Als historicus ben ik geïnteresseerd in de lagere sociale klassen in de periode 1500 tot 1800. Vakgenoten verklaren me zo ongeveer voor gek, omdat het heel moeilijk is om aan bronnen over deze mensen te komen. Het tegendraadse aan mijn onderzoek is dan ook niet zozeer mijn opvatting (andere onderzoekers vinden het onderwerp ook interessant) als wel de methode. Collega's achten dit onderzoek vrijwel onmogelijk.

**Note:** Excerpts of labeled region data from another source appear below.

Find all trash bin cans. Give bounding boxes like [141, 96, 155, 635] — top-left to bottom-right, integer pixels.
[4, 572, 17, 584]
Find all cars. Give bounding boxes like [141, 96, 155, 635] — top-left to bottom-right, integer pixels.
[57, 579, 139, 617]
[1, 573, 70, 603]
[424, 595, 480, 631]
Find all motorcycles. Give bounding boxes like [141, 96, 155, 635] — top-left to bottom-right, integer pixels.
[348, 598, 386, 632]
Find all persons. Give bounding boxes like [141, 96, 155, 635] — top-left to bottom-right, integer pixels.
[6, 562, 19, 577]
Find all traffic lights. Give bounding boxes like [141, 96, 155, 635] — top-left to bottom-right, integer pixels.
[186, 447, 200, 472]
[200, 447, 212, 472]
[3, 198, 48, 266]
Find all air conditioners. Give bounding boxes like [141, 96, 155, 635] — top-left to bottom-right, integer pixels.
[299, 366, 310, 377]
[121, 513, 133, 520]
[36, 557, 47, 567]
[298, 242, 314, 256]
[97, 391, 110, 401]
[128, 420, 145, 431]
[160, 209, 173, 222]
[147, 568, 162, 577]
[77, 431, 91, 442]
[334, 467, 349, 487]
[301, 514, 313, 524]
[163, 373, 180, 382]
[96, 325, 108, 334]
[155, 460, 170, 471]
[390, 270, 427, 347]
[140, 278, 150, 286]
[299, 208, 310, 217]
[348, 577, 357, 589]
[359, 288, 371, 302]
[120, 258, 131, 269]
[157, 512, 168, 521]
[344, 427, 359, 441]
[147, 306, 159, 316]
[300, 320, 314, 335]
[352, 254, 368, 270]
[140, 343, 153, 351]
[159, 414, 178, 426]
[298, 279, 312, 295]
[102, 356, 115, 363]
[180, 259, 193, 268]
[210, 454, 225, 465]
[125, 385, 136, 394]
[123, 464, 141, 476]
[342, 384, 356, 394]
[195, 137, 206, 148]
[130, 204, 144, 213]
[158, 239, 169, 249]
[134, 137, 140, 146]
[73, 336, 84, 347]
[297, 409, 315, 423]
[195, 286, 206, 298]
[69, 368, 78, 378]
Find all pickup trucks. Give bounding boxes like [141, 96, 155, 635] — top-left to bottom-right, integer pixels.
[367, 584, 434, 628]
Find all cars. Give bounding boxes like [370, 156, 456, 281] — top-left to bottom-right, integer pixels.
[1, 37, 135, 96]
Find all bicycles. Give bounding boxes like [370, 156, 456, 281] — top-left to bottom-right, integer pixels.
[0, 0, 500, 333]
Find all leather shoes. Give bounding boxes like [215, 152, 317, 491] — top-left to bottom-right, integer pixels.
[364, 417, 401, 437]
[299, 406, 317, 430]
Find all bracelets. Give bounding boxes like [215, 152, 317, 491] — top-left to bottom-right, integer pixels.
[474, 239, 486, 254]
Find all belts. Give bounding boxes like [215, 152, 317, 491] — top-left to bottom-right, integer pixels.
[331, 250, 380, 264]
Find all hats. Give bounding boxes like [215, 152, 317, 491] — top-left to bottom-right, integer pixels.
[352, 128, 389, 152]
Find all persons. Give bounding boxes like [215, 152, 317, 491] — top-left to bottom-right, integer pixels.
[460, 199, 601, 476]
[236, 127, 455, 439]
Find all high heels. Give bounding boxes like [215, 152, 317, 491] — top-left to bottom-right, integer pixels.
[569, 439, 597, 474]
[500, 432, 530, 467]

In de boekgeschiedenis richt men zich vooral op branchegebonden bronnen, zoals gilde-archieven, notariële archieven, boekhandelscatalogi, krantenadvertenties en dergelijke. Ik kijk daarnaast naar andere bronnen als schoutsrollen, politieverhoren, vergunningen en marktregisters.
Daarnaast richt ik me niet zozeer op de cultuur met een hoofdletter 'C'. Ik ben vooral geïnteresseerd in de verspreiding van populair drukwerk en goedkope boekjes onder de onderlaag van de samenleving. Dat gebeurde met name via marskramers, omlopers (verspreiders van drukwerk in de stad) en liedjeszangers. Dit waren doorgaans kleine zelfstandigen die goedkoop boeken inkochten om ze vervolgens door te verkopen aan het brede publiek. We weten dat in een stad als Amsterdam gedurende de 17e eeuw driekwart van de mannen geletterd was. Toch bezocht waarschijnlijk maar een relatief klein percentage de boekhandel.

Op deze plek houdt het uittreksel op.